The Zendro based BrAPI plug and play data-warehouse is capable of forming an efficient cloud of data servers. This is achieved simply by linking (URLs) other Zendro based warehouses that expose the same GraphQL API to the same data models, or a subset of data models. Any network of such Zendro GraphQL servers can be set up using this configuration approach. The code generated then exposes full access to all data records stored on any node of the network, while maintaining full security control at each node. Importantly, the warehouses are programmed in such a way that any number of data servers can be joined without loss of efficiency. Only the network connection speed and size of requested record sets influence the performance.
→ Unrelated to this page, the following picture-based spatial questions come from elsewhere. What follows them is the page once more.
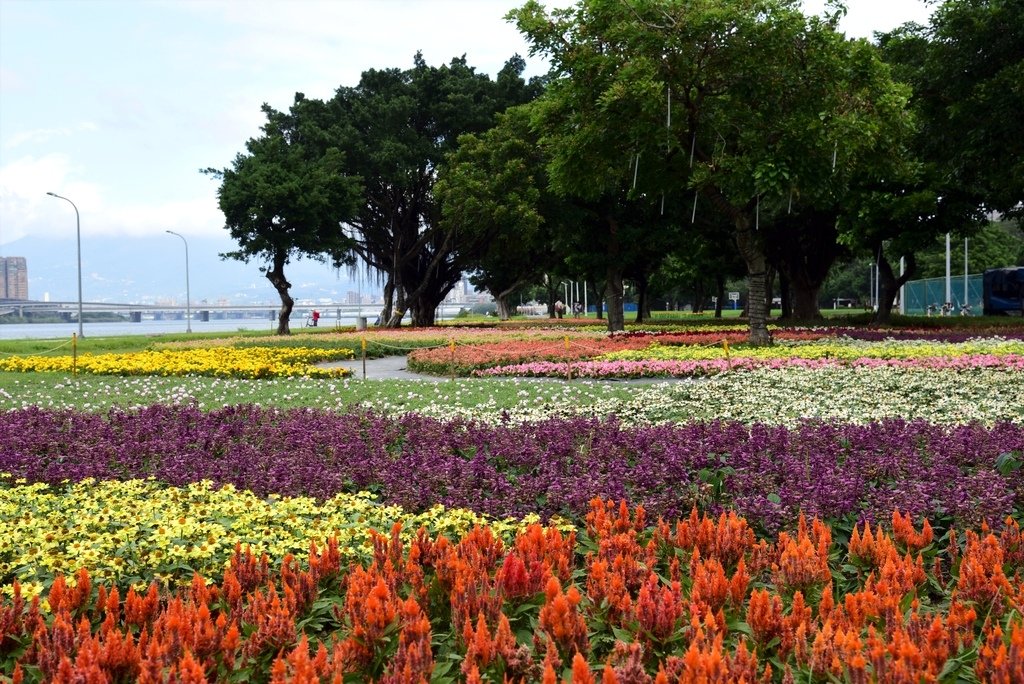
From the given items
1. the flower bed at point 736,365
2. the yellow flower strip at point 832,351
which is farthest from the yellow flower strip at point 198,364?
the yellow flower strip at point 832,351

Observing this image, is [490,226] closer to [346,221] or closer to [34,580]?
[346,221]

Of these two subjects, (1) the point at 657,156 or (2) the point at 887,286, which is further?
(2) the point at 887,286

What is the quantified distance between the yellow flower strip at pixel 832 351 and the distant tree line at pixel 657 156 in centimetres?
227

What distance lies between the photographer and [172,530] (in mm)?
4469

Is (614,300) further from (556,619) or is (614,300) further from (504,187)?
(556,619)

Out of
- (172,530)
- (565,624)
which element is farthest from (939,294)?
(565,624)

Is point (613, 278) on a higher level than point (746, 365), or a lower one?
higher

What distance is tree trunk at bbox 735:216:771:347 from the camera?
68.1ft

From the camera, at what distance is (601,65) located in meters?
19.3

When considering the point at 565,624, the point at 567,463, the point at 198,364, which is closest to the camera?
the point at 565,624

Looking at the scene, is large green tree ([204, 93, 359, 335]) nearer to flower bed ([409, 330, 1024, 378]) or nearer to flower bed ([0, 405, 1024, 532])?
flower bed ([409, 330, 1024, 378])

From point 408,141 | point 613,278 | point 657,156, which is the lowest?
point 613,278

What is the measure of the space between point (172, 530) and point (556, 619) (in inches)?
91.9

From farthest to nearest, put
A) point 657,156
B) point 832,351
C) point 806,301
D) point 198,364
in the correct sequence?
point 806,301, point 657,156, point 198,364, point 832,351
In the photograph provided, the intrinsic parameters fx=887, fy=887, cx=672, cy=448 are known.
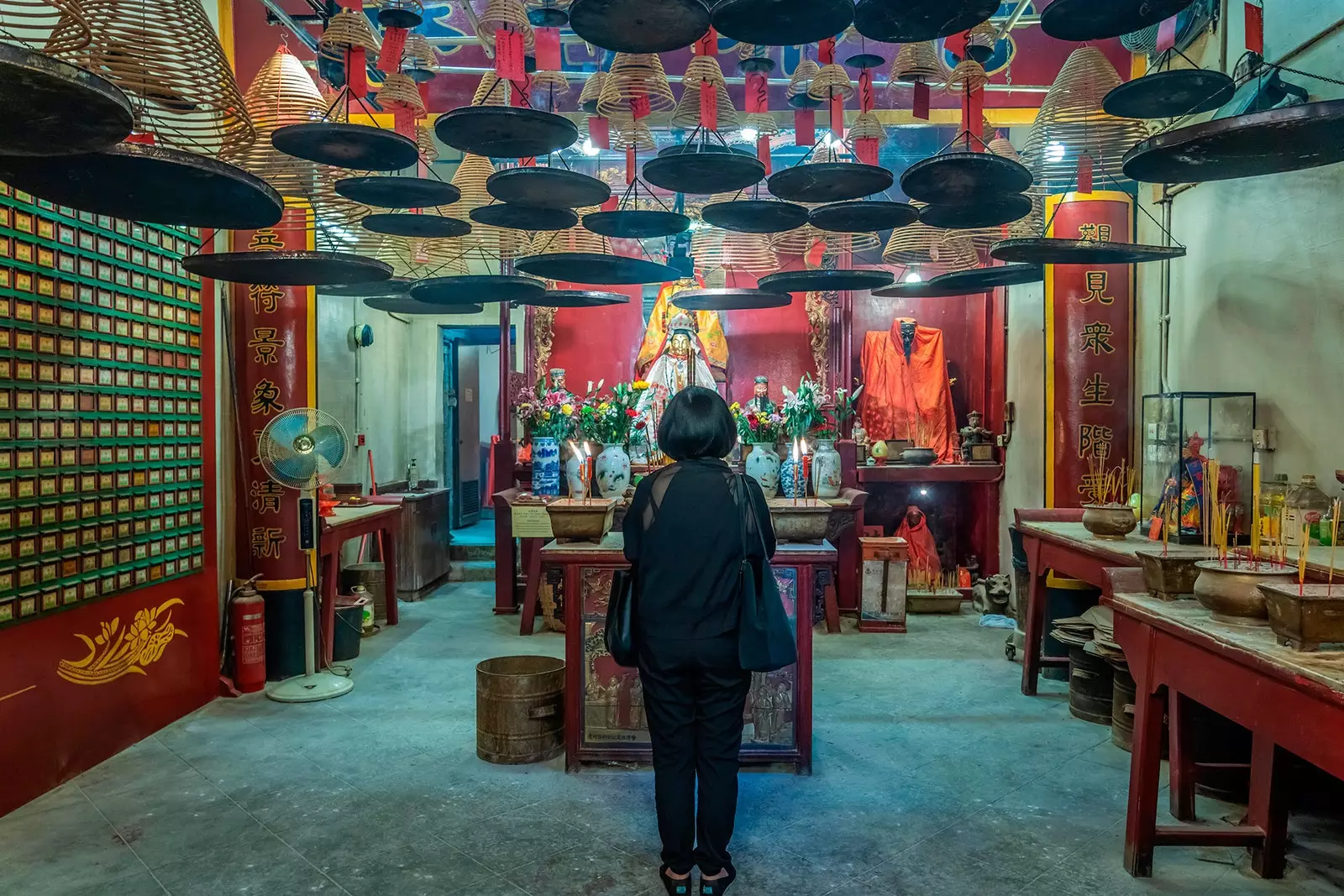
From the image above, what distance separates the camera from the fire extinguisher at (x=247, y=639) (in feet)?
16.8

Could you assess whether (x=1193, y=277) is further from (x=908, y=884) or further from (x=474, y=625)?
(x=474, y=625)

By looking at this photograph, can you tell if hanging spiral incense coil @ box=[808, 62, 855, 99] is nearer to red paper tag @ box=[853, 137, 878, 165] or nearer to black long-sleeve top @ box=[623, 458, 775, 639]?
red paper tag @ box=[853, 137, 878, 165]

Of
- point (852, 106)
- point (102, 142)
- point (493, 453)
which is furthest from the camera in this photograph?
point (852, 106)

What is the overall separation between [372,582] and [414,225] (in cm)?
342

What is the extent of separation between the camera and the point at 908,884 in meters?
2.97

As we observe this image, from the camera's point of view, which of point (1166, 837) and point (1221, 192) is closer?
point (1166, 837)

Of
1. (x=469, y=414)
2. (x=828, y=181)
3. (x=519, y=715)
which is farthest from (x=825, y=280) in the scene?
(x=469, y=414)

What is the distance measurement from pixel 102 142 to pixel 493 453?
581 cm

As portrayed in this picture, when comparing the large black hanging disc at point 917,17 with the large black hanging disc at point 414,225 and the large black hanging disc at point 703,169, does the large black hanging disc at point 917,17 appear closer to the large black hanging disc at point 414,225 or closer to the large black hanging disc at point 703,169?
the large black hanging disc at point 703,169

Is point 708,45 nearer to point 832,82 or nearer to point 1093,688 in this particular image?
point 832,82

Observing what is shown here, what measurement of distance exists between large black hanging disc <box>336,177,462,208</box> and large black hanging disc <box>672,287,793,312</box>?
10.5ft

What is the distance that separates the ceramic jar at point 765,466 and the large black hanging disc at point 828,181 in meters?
2.00

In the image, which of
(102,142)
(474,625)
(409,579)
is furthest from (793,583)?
(409,579)

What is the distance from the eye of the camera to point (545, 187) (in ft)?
12.3
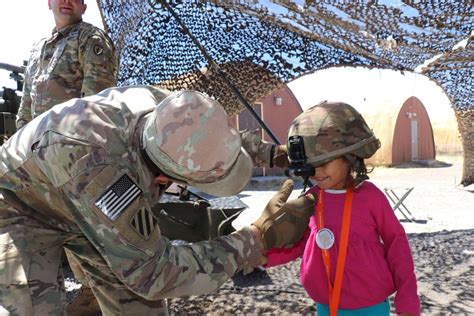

As explained, Zendro is a code generator and creates a fully functional data warehouse from input data model definitions, i.e. a schema. The schema is given in the form of special data model descriptions, in which each model is defined using JavaScript Object Notation (JSON). Each model is defined in its respective JSON file. A translator has been developed to create the Zendro schema from the BrAPI data model definitions. This ensures that Zendro can create plug and play data warehouses for future versions of the BrAPI with great ease, i.e. by translating the BrAPI models to Zendro input and subsequently running Zendro to create the plug and play warehouse.